# OS 10.4.8 and Safari



## Cyril (Jan 24, 2007)

I am running Mac OS 10.4.8, Safari has stopped working. I am unable to log on to any Web Page. Originally it started getting slower and slower. now it has stopped altogether. leaving the message" Safari can’t open the page.
Safari could not open the page “http://www.bordernet.com.au/” because the server stopped responding. 

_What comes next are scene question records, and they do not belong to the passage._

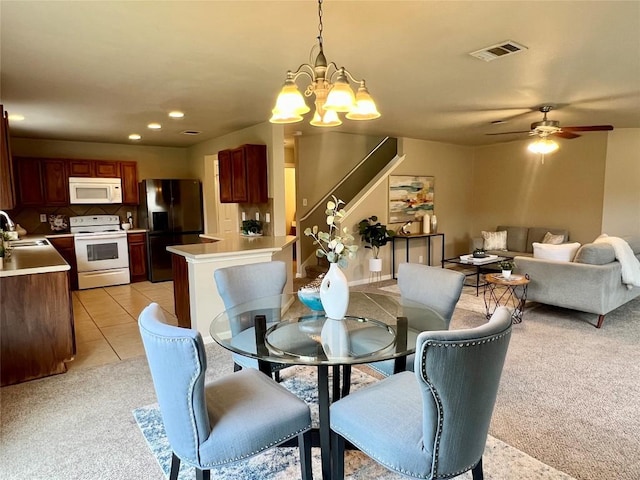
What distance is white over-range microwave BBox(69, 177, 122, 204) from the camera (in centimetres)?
613

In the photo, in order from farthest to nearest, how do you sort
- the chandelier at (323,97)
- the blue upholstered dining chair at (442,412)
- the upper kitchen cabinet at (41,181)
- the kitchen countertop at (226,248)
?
1. the upper kitchen cabinet at (41,181)
2. the kitchen countertop at (226,248)
3. the chandelier at (323,97)
4. the blue upholstered dining chair at (442,412)

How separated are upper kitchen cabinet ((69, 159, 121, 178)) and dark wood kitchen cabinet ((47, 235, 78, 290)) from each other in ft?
3.38

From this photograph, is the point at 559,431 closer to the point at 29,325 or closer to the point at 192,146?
the point at 29,325

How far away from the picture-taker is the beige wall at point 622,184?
6.09 metres

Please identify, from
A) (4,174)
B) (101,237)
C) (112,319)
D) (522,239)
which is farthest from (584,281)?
(101,237)

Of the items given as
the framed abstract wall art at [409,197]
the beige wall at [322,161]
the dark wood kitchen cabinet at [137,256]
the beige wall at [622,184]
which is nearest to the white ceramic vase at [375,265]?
the framed abstract wall art at [409,197]

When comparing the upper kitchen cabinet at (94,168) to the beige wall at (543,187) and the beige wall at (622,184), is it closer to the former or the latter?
the beige wall at (543,187)

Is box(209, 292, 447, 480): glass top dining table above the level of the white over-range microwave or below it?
below

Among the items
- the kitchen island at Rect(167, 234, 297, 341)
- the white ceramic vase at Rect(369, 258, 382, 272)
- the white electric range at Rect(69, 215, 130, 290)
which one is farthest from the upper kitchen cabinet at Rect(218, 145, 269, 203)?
the white electric range at Rect(69, 215, 130, 290)

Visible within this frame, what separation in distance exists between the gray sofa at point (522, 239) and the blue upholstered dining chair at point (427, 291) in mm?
4543

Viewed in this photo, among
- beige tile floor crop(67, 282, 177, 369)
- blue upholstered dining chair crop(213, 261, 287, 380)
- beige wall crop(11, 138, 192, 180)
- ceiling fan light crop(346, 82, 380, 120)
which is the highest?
beige wall crop(11, 138, 192, 180)

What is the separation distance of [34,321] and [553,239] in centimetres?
705

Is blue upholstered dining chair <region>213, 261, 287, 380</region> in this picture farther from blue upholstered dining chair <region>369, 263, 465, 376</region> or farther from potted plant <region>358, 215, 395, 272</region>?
potted plant <region>358, 215, 395, 272</region>

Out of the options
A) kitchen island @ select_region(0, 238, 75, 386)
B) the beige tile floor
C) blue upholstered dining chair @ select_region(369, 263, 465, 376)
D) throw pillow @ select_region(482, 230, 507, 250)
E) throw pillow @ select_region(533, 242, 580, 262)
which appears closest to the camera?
blue upholstered dining chair @ select_region(369, 263, 465, 376)
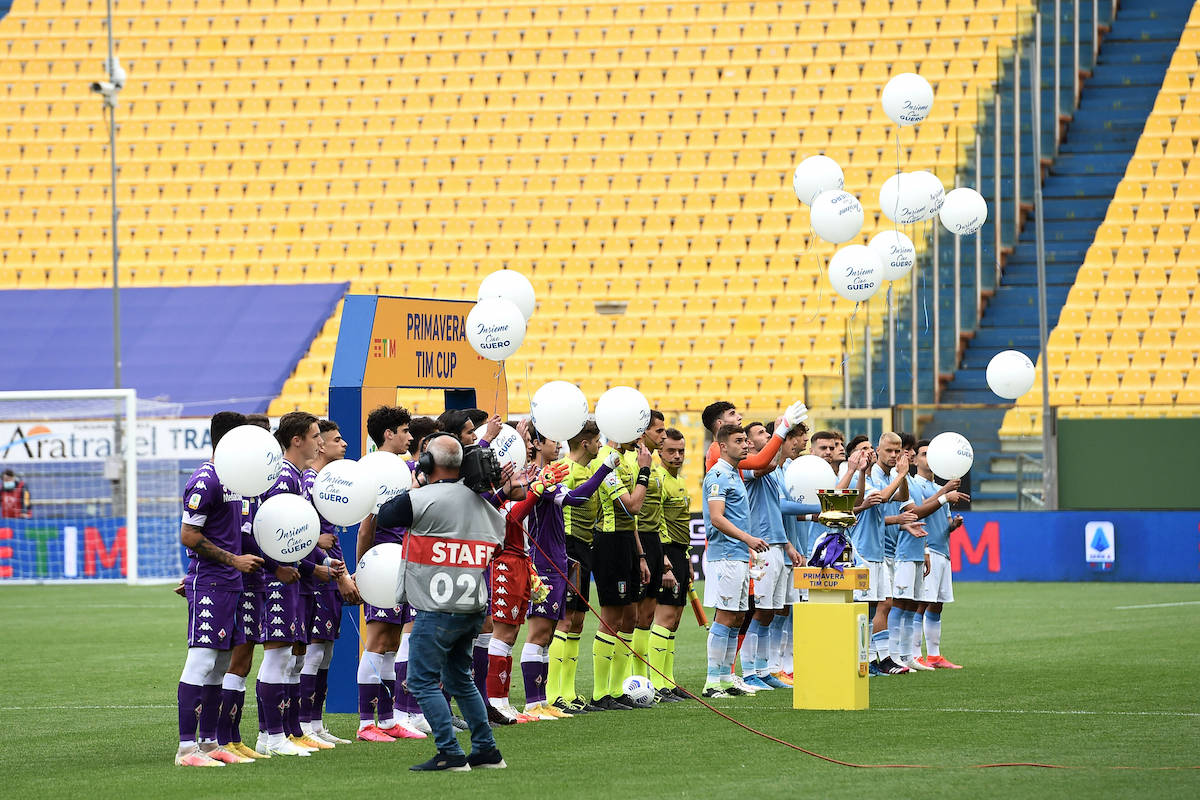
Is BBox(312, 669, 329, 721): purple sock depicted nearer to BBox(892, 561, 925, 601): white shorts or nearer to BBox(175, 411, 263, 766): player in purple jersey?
BBox(175, 411, 263, 766): player in purple jersey

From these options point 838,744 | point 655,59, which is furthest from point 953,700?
point 655,59

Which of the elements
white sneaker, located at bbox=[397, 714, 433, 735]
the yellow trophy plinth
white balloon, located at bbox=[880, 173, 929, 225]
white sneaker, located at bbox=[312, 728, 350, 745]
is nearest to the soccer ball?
the yellow trophy plinth

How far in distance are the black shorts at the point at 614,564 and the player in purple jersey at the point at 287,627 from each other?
2.33 metres

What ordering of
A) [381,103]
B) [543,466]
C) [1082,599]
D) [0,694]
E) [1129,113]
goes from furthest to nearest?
[381,103], [1129,113], [1082,599], [0,694], [543,466]

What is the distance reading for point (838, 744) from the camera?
Result: 31.5 feet

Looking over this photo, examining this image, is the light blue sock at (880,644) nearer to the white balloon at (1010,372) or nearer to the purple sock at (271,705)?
the white balloon at (1010,372)

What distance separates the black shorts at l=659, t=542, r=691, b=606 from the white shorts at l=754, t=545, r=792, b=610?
24.3 inches

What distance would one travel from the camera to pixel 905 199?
46.3ft

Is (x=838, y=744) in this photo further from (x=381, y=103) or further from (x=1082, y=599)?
(x=381, y=103)

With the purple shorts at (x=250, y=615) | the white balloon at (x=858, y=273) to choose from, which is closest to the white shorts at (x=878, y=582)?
the white balloon at (x=858, y=273)

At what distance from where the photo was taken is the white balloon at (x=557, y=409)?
10.7 m

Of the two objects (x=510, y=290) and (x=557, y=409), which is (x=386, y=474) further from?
(x=510, y=290)

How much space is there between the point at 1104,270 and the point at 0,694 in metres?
20.9

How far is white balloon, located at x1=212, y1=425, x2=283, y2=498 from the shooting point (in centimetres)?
890
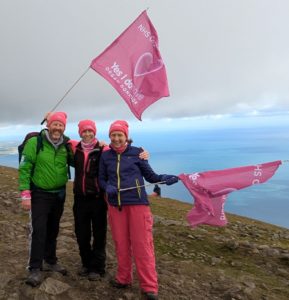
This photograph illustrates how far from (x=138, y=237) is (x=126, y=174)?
1352mm

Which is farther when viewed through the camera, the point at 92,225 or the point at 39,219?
the point at 92,225

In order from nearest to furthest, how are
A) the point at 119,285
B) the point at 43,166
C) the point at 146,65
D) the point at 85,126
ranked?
the point at 43,166, the point at 85,126, the point at 119,285, the point at 146,65

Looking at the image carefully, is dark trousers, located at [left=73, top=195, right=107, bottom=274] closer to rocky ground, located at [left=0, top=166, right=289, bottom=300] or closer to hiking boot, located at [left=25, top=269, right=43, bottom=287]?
rocky ground, located at [left=0, top=166, right=289, bottom=300]

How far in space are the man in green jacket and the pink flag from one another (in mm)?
2579

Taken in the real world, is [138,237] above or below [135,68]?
below

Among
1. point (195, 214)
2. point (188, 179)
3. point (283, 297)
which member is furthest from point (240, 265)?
point (188, 179)

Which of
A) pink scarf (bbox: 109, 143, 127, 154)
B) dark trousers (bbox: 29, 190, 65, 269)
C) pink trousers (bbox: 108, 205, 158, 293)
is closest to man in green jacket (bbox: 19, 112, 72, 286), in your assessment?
dark trousers (bbox: 29, 190, 65, 269)

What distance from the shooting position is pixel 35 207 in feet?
25.1

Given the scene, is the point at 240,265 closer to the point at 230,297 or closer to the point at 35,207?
the point at 230,297

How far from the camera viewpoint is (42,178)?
7.55 m

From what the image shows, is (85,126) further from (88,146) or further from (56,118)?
(56,118)

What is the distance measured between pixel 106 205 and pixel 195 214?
2.19m

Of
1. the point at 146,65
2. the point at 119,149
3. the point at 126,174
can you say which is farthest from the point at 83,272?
the point at 146,65

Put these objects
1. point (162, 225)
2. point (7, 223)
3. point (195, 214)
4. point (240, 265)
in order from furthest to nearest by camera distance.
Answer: point (162, 225) → point (7, 223) → point (240, 265) → point (195, 214)
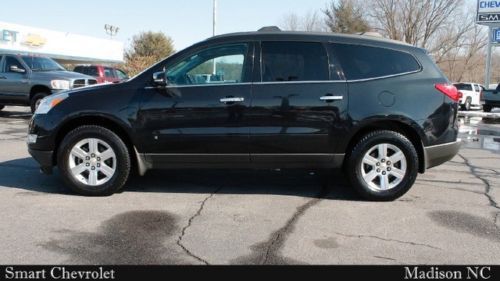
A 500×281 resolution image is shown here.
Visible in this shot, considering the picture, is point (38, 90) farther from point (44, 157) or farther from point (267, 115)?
point (267, 115)

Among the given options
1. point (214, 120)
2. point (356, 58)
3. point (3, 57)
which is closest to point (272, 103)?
point (214, 120)

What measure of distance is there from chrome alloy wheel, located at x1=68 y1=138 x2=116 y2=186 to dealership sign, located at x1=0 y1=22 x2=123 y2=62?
102ft

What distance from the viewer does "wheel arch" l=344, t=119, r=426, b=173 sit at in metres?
5.60

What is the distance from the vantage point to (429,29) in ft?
157

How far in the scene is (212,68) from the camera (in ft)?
18.8

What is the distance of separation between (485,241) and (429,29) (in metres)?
47.1

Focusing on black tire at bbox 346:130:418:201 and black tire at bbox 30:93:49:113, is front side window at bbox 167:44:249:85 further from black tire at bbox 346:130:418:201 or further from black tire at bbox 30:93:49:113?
black tire at bbox 30:93:49:113

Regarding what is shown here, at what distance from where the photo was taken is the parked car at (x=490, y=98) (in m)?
24.9

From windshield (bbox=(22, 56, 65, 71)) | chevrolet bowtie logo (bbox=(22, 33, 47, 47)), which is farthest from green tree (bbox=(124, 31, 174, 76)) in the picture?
windshield (bbox=(22, 56, 65, 71))

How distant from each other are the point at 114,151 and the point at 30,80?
9712 millimetres

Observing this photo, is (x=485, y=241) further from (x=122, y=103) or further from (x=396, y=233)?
(x=122, y=103)

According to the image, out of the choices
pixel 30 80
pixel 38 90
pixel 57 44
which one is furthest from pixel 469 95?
pixel 57 44

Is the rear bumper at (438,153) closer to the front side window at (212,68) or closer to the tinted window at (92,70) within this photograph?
the front side window at (212,68)

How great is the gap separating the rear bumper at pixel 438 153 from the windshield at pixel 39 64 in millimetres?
12091
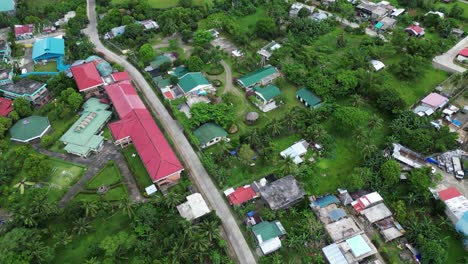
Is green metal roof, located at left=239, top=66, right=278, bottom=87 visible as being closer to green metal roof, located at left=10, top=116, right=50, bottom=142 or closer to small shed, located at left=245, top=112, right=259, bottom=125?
small shed, located at left=245, top=112, right=259, bottom=125

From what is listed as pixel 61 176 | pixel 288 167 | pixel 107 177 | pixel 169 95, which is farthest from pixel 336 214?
pixel 61 176

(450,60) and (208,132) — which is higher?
(450,60)

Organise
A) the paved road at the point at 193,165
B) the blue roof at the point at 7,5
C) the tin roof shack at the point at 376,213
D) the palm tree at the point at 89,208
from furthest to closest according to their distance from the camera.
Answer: the blue roof at the point at 7,5 < the tin roof shack at the point at 376,213 < the palm tree at the point at 89,208 < the paved road at the point at 193,165

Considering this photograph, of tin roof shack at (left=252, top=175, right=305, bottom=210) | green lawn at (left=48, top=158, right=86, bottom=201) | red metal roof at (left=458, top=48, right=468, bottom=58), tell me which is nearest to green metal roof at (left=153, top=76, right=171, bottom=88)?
green lawn at (left=48, top=158, right=86, bottom=201)

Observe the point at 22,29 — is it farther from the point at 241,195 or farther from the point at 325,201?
the point at 325,201

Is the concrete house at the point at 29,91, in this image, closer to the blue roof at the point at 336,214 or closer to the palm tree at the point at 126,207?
the palm tree at the point at 126,207

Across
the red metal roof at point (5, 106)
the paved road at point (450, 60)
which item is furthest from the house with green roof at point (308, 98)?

I have talked with the Service provider, they don't have any answers and I have tried a number of things that people have told me, all to no avail. I see people mentioning similar problems but to date I haven't seen anyone saying much more than it is a problem with Safari. I would like to be able to fix it if there is a way. Any ideas. thanks
Cyril


----------



## sinclair_tm (Mar 11, 2005)

have you tried any other web browsers?


----------



## Cyril (Jan 24, 2007)

*Mac 10.4.8 and Safari*

Yes, I don't have any problem with Firefox, Opera or Netscape.
Cyril


----------



## sinclair_tm (Mar 11, 2005)

have you reset safari yet? or repaired disk permissions?


----------



## Cyril (Jan 24, 2007)

*OS 10.8.4- Safari*

Yes I have rest & repaired permission


----------



## sinclair_tm (Mar 11, 2005)

does your safari have a debug menu?


----------



## Cyril (Jan 24, 2007)

Don't know about any debug. However, Serendipity has played a part. I asked to do a check on the Internet. It told me all was working OK, then it asked me if I wanted to do a manual set up, I thought I might as well have a look. Just then I got called to do something away from the computer. When I came back 10/15 mins later. It told me that I needed to restart the computer. I did that and since then it is all working fine. Hmmm! Not sure about anything.


----------